Juice concentrate has some advantages over raw juice. It's typically cheaper, lasts a long time in storage and is pasteurized to cut down on your risk of foodborne illness. While the specific nutritional value of juice concentrate varies depending on the type of juice you choose, it can increase your intake of several vitamins and minerals.

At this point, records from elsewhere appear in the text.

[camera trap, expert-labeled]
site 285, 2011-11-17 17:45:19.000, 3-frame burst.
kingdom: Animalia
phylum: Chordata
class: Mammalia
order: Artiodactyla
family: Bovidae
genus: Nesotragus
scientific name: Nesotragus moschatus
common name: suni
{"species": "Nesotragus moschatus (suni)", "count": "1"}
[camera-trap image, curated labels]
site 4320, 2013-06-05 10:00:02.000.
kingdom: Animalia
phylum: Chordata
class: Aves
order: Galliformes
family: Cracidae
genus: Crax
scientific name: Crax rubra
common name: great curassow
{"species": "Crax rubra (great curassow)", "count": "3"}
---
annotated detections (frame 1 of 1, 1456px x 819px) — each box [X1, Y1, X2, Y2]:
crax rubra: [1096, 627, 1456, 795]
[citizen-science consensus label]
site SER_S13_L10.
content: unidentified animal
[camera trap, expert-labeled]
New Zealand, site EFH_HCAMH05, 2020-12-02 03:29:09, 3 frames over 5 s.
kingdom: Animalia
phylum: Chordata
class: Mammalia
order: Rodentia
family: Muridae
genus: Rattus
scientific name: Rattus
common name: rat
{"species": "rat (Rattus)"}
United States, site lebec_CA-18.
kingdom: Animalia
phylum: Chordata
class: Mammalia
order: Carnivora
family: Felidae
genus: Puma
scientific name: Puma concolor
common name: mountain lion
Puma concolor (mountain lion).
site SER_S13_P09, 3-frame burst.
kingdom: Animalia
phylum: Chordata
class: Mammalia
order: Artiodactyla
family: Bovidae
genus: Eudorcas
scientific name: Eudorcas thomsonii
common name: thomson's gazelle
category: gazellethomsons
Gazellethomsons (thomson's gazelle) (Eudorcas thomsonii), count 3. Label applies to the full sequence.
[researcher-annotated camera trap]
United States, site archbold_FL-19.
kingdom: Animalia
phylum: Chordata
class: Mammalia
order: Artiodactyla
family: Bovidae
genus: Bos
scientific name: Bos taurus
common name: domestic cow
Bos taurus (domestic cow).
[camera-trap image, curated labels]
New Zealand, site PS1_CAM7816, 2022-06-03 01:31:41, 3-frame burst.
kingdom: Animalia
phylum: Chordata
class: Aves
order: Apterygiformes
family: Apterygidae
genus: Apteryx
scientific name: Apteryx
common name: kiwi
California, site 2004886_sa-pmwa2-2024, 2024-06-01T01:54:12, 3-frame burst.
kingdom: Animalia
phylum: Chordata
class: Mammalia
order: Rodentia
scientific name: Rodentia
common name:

Several types of juice made from concentrate come packed with vitamin C. A cup of orange, apple and grapefruit juices from concentrate all fulfill your entire daily need for vitamin C. A cup of tangerine juice from concentrate contains 97 percent of the daily value of vitamin C, while a cup of pineapple juice from concentrate contains half the daily value. Vitamin C works together with other nutrients, including beta carotene -- a source of vitamin A -- to offer antioxidant protection, which prevents tissue damage. It's also important for tissue growth and plays a role in tissue repair.
Vitamin A and Folate
Some juices from concentrate offer significant amounts of vitamin A and folate. A 1-cup serving of tangerine juice from concentrate, for example, contains 1,381 international units of vitamin A -- 59 and 46 percent of the daily vitamin A needs for women and men, respectively. A 1-cup serving of orange juice from concentrate contains 27 percent of the daily value for folate. Vitamin A nourishes your skin and boosts immunity, while folate promotes good mental health. Folate also helps you use other nutrients -- vitamin B-12 and iron -- to make healthy red blood cells.
Copper and Thiamine
Juice from concentrate also helps you consume copper and thiamine, or vitamin B-1. Like vitamin A, thiamine supports your immune system, and it's also important for making ATP, a source of energy. Copper is an antioxidant, and it promotes collagen production, which is important for wound healing. A 1-cup serving of pineapple or orange juice from concentrate contain 13 and 12 percent of your daily copper needs, respectively. A cup of orange juice also contains 13 percent of the daily value for thiamine, while an equivalent serving of pineapple juice contains 12 percent.
Juice vs. Juice Cocktail
Look for concentrates made with 100 percent juice and skip the juice cocktails. Juice cocktails can contain added sugar, as well as other additives like artificial colors and flavors. They also offer less nutritional value than real juice. A 1-cup serving of cranberry cocktail from concentrate, for example, contains just 41 percent of the daily value for vitamin C -- significantly less than many juices -- and doesn't offer a significant amount of any other vitamin or mineral.